Why both scores give the same test statistic¶

test_adverse_shift uses a rank-based statistic: it compares how the two samples rank together, not their raw values. For a given label \(y\), both Brier score and log-loss are monotone functions of the predicted probability \(\hat{p}\), so their rankings across rows are identical. The test statistic is therefore the same.

The choice between the two scores is a matter of interpretation:

Brier score is bounded between 0 and 1 and penalises all errors quadratically.
Log-loss is unbounded and penalises overconfident wrong predictions more heavily.

From a testing standpoint, either score is sufficient for binary labels. Report both if you want to communicate the result to audiences familiar with different conventions.

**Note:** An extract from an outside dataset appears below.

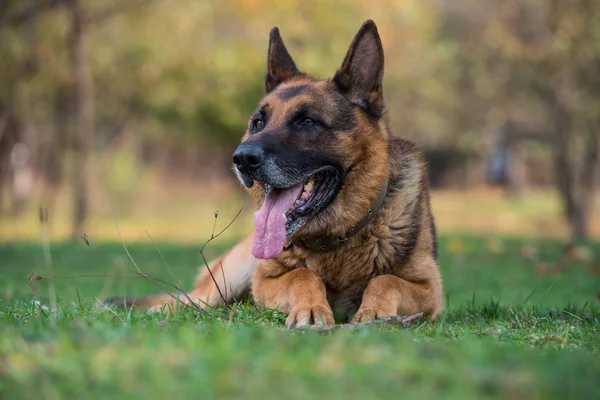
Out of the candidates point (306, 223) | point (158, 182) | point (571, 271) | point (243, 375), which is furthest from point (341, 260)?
point (158, 182)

When to use each monitoring signal¶

Signal	Labels required?	Best used when
Predicted default probability	No	Labels are unavailable; the model output has direct business meaning
Brier score / log-loss	Yes	A labelled test set is available; you want a direct measure of prediction accuracy
LogitGap (confidence score)	No	The model output is not a meaningful risk score; you want to monitor prediction confidence

For production monitoring before labels arrive, use predicted probability or a confidence score. When labels become available, Brier score or log-loss provides a direct measurement and can confirm or revise the earlier assessment.

Summary¶

Per-sample prediction errors require ground-truth labels but directly measure how wrong the model was on each row.
Use OOB predictions for the training set to avoid evaluating the model on data it was trained on, which would produce artificially low error scores.
For this stratified random split, neither score shows significant adverse shift (p ≈ 0.27) — the expected result when both sets are drawn from the same population.
For an example where adverse shift is detected, see Monitor a credit risk model.
For label-free monitoring, see Monitor a credit risk model (predicted probability) or Monitor model confidence (confidence scores).